Knowing how to estimate future earnings you should be able to estimate the future share price. In this case T should earn about $4.04 in 2012 and using the average P/E the estimated trading range should be 56.82 (high) and 42.01 (low).

Looking at the price per cash flow ratio (P/CF) T has increased it’s CF/S. T’s 12 year P/CF has had a nice a low ratio with 6.45 (high) and 4.19 (low) comparing it to the 3 year average gives a better picture. The last 3 year averages is 5.37(high) and 3.97(low)
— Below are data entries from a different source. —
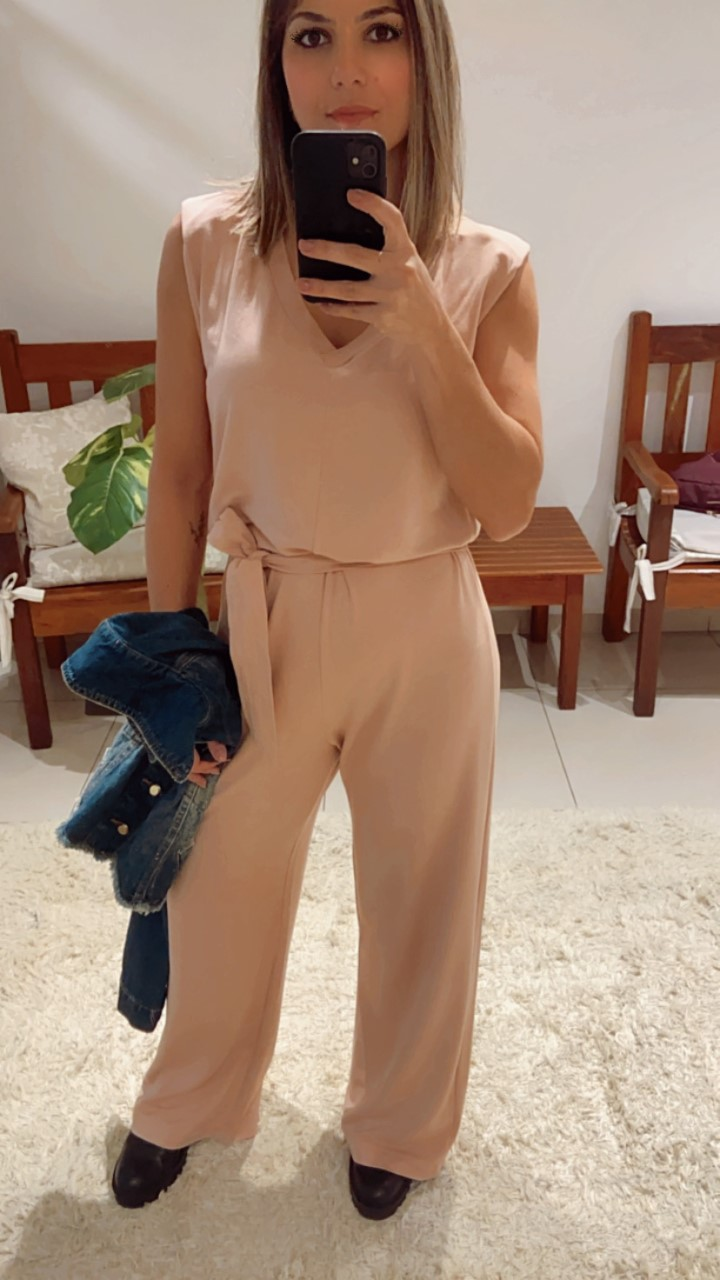 Macacão pantalona moletinho com faixa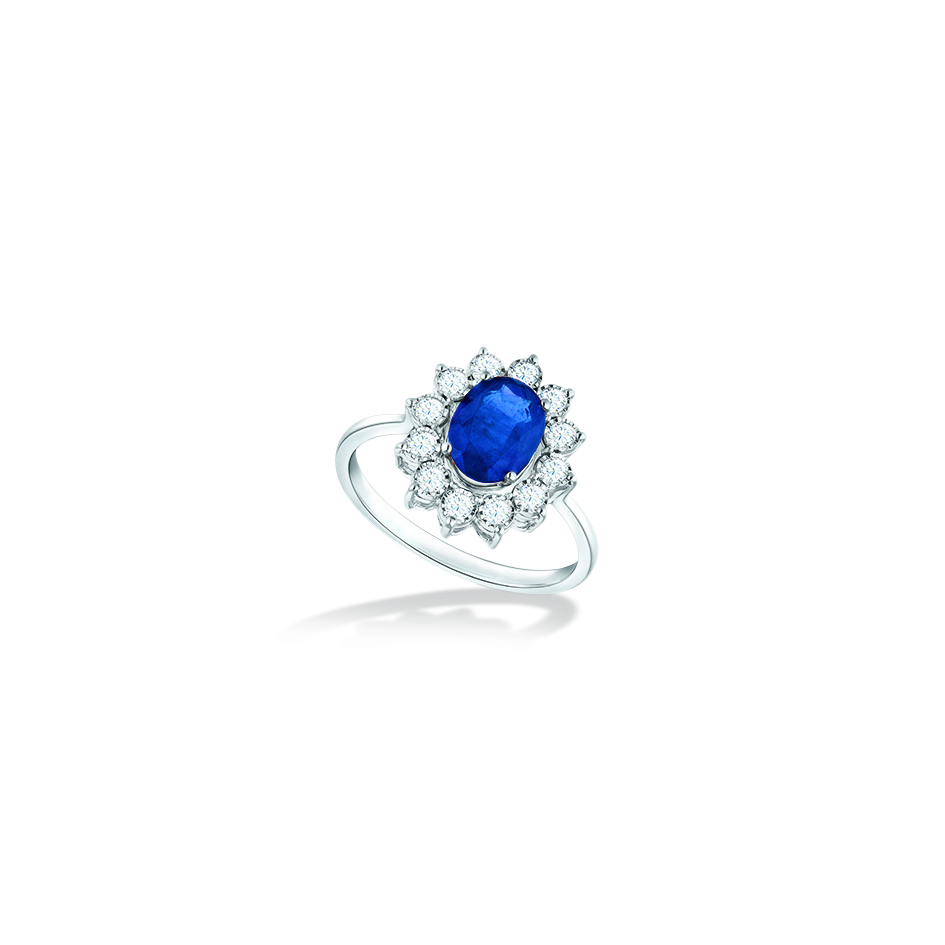 Classic Diana Blue Sapphire Ring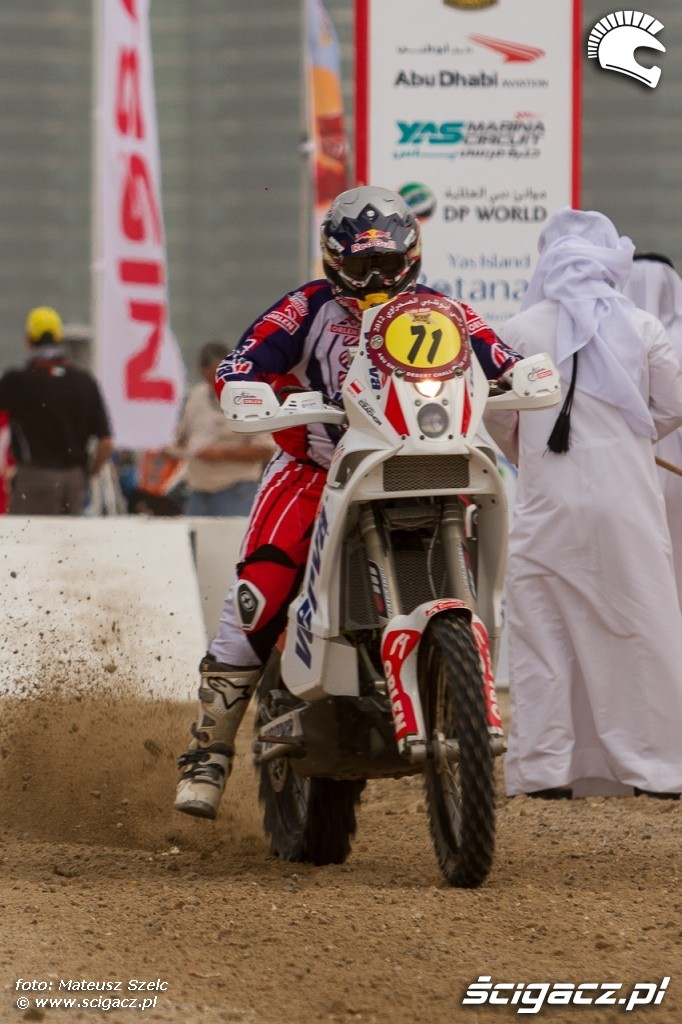 Start do prologu Abu Dhabi Desert Challenge 2012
T’s CF/S is estimated to raise by 6 % in 2012 to 9.88 per share this gives me a share price range of 53.05 (high) and 39.26 (low).

D/S, dividends per share is another method to help in determinating what a reasonable price is to buy T.

Looking at the price per dividend ratio (P/D) T has a range in this area as well. T’s 12 year P/D is 2.62 (high) and 4.06 (low) however the three year averages give a different picture. The 3 year average is 4.36 (high) and 5.9 (low)

T’s current dividend is estimated to raise by 10% in 2012 to $2.43 per share this gives me a share price range of 55.71 (high) and 41.19 (low) with a current 4.1% implies that T is trading near its 3 year averages and above its 12 year average. I believe that T will remain flat in price for 2012.

Now on to how to trade, as I’m looking to purchase shares of T so I would be writing a put at my price estimates in this case I’m looking to write a Put Option at $42 on the

__www.m-x.ca__. So I’m looking to sell 2 January 2013 Put contracts for the 42 strike price and collect the premium of $.30 /share. I am also a holder of T and I would also sell my current position at $58-60 range. So I’ll write 2 May calls at 60 strike price and collect a premium of $ .40 / share.

If your wondering on what the return would be? The Put = 8400 /60 = 0.71% at an annual rate of 1.5% where as the Call would be 8000/80 = 1% and 12 % for the year plus dividends which would make it closer to 16 %.